TIP: The forecast() function can be used to forecast for a specific number of periods into the future by using the h argument. In this case, we are forecasting for 36 months (3 years). This could also be written as forecast(h = "3 years").

The code below visualizes the forecasted values.

final_forecasts |>
  autoplot(injuries) +
  labs(title = "Forecasting MLB Injuries")+
  guides(color = guide_legend(title = "Forecast"))

Exercise 6: Forecasting MLB Injuries

Based on the prediction intervals, are we more precise about the forecasted number of injuries projected in 2024 or 2026? What is the general trend seen in the prediction intervals?
What is the forecasted number of players placed on the IL in July 2024.

Hint

Use this code to extract the forecasted values for July 2024:

final_forecasts |> filter(Month == yearmonth("2024-07"))

What is the 95% prediction interval for the forecasted number of players placed on the IL in July 2024?

Hint

The hilo function can be used to extract the upper and lower bounds of the prediction interval.

final_forecasts |> filter(Month == yearmonth("2024-07")) |> hilo()

If you were told that 112 players were placed on the IL in July 2024, would that be surprising?

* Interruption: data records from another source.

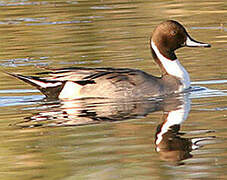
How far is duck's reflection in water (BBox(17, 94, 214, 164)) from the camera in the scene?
24.4 ft

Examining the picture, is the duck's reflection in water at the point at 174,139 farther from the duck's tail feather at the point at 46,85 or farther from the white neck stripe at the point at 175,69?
the duck's tail feather at the point at 46,85

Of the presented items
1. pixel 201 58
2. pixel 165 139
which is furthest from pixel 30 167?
pixel 201 58

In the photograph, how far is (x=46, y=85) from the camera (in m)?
10.5

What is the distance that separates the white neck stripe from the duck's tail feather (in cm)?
147

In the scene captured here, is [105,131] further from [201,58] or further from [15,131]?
[201,58]

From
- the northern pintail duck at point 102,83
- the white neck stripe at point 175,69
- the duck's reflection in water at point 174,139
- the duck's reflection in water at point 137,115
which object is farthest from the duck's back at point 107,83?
the duck's reflection in water at point 174,139

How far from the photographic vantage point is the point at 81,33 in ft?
56.2

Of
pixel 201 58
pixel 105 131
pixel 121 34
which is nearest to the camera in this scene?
pixel 105 131

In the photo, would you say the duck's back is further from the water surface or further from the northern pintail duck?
the water surface

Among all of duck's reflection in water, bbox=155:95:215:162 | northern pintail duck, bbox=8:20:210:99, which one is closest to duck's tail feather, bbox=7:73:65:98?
northern pintail duck, bbox=8:20:210:99

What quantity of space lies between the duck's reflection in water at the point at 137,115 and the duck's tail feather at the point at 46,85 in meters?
0.29

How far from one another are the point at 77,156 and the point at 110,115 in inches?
81.0

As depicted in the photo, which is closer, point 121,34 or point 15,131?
point 15,131

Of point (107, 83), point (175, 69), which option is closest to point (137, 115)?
point (107, 83)
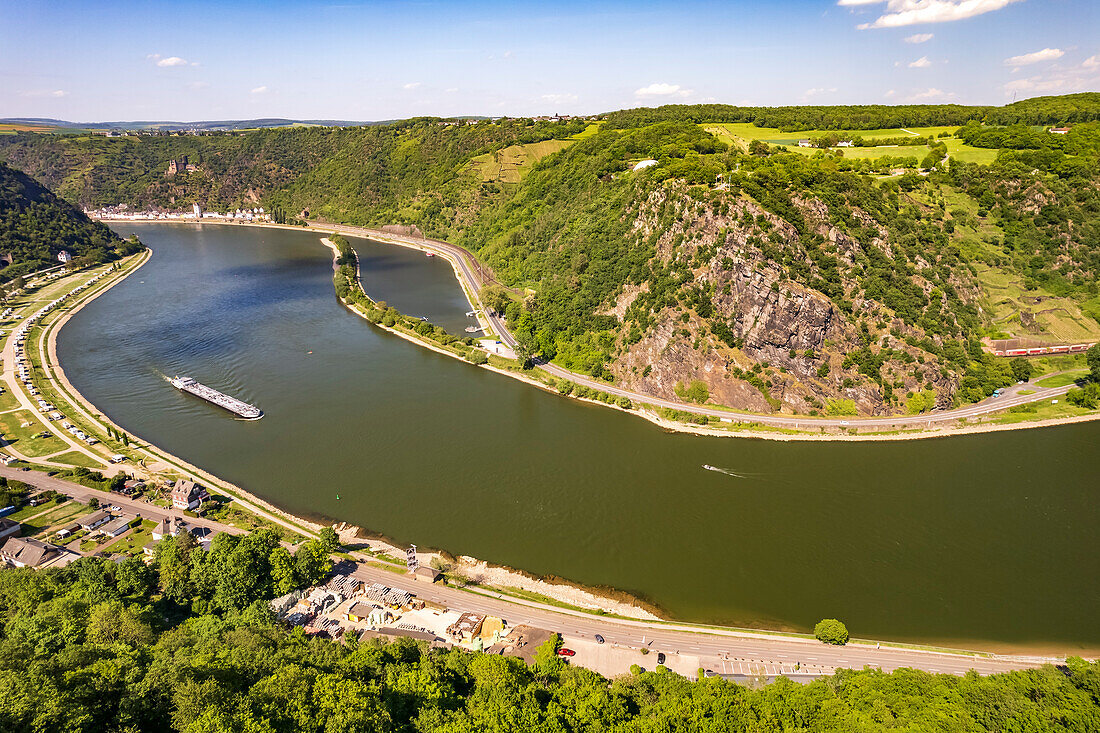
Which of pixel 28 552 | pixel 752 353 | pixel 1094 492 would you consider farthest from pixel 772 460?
pixel 28 552

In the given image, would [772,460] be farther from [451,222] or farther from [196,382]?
[451,222]

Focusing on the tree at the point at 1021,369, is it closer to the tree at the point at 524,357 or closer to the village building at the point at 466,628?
the tree at the point at 524,357

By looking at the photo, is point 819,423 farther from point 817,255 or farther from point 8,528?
point 8,528

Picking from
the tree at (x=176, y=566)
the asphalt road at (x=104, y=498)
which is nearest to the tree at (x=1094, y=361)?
the asphalt road at (x=104, y=498)

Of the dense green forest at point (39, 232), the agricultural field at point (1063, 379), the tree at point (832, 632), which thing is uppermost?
the dense green forest at point (39, 232)

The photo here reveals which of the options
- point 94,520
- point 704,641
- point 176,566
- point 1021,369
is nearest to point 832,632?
point 704,641

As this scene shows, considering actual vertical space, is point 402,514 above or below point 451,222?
below

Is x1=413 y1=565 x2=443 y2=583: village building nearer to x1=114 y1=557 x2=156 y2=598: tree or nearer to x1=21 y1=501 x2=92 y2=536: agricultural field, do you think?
x1=114 y1=557 x2=156 y2=598: tree
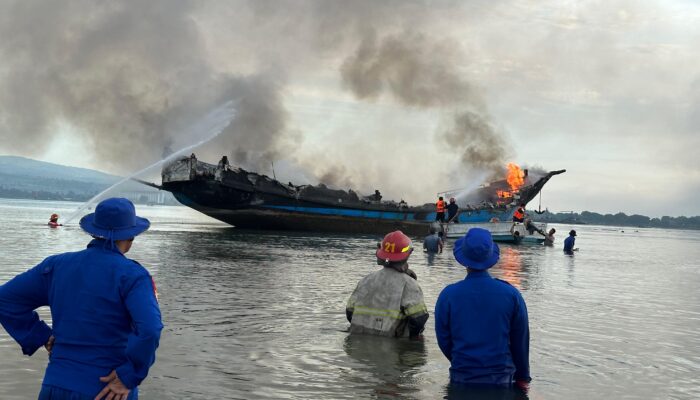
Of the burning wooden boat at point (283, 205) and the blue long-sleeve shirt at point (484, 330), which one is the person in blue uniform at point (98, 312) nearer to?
the blue long-sleeve shirt at point (484, 330)

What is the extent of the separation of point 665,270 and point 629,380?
22.5m

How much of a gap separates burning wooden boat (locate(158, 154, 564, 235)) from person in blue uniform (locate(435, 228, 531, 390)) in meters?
34.9

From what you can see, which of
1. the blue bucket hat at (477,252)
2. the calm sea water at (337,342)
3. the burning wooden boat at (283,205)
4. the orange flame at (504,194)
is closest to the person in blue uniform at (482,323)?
the blue bucket hat at (477,252)

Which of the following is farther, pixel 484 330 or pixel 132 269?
pixel 484 330

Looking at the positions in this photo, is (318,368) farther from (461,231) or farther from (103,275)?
(461,231)

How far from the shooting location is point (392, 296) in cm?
859

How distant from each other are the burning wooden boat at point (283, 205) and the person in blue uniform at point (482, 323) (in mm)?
34948

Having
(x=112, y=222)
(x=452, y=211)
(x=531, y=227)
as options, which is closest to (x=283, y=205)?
(x=452, y=211)

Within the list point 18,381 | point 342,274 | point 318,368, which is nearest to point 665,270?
point 342,274

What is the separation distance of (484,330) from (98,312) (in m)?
2.90

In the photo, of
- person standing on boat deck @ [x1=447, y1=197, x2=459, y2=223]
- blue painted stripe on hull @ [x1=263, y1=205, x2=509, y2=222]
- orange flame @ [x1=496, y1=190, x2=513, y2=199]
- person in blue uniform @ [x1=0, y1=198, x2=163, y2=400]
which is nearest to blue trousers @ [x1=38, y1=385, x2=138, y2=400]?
person in blue uniform @ [x1=0, y1=198, x2=163, y2=400]

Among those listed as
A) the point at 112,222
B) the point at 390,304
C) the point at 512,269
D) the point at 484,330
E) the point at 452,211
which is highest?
the point at 452,211

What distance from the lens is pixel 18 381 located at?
677 cm

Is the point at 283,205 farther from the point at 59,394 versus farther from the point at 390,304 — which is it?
the point at 59,394
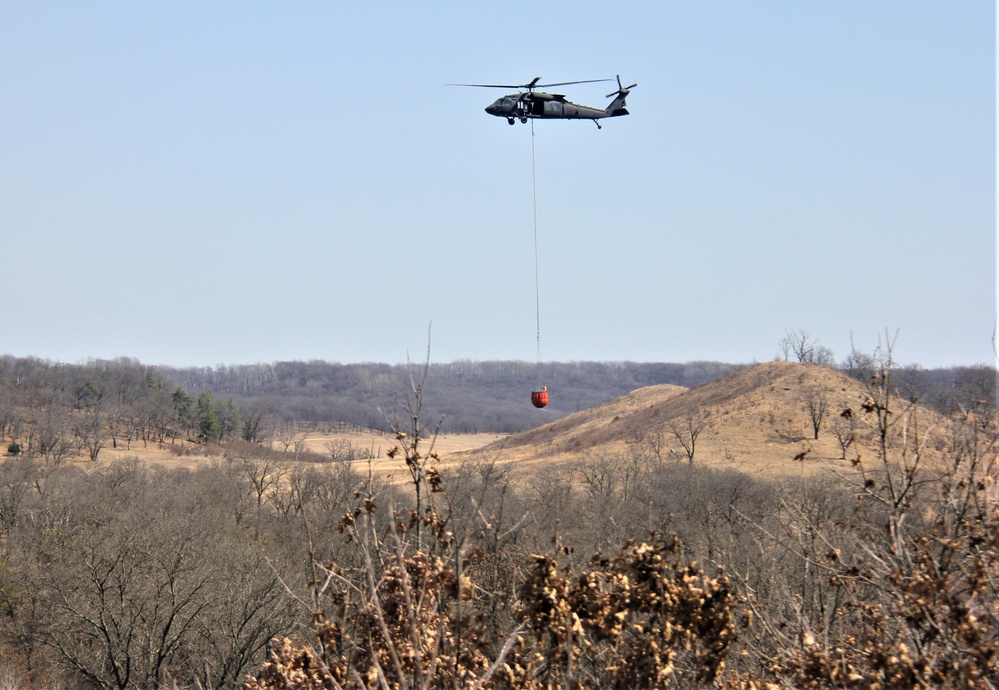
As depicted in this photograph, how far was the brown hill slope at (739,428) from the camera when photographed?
210 ft

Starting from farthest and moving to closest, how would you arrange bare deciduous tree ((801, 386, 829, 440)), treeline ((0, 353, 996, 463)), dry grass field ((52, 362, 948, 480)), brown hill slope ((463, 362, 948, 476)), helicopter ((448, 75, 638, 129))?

Would you consider your forecast made 7 months earlier to be successful?

More Practice

We have covered a lot of ground in this module. To practice what you have learned, try the exercises below on your own. Each of these exercises will use data regarding the number of Tommy John surgeries performed by year on MLB and MiLB players. The data can be downloaded below:

The image below shows that ulnar collateral ligament in the elbow of a pitcher. This ligament is often injured due to the extreme torque placed on the elbow during the pitching motion as it whips the arm forward.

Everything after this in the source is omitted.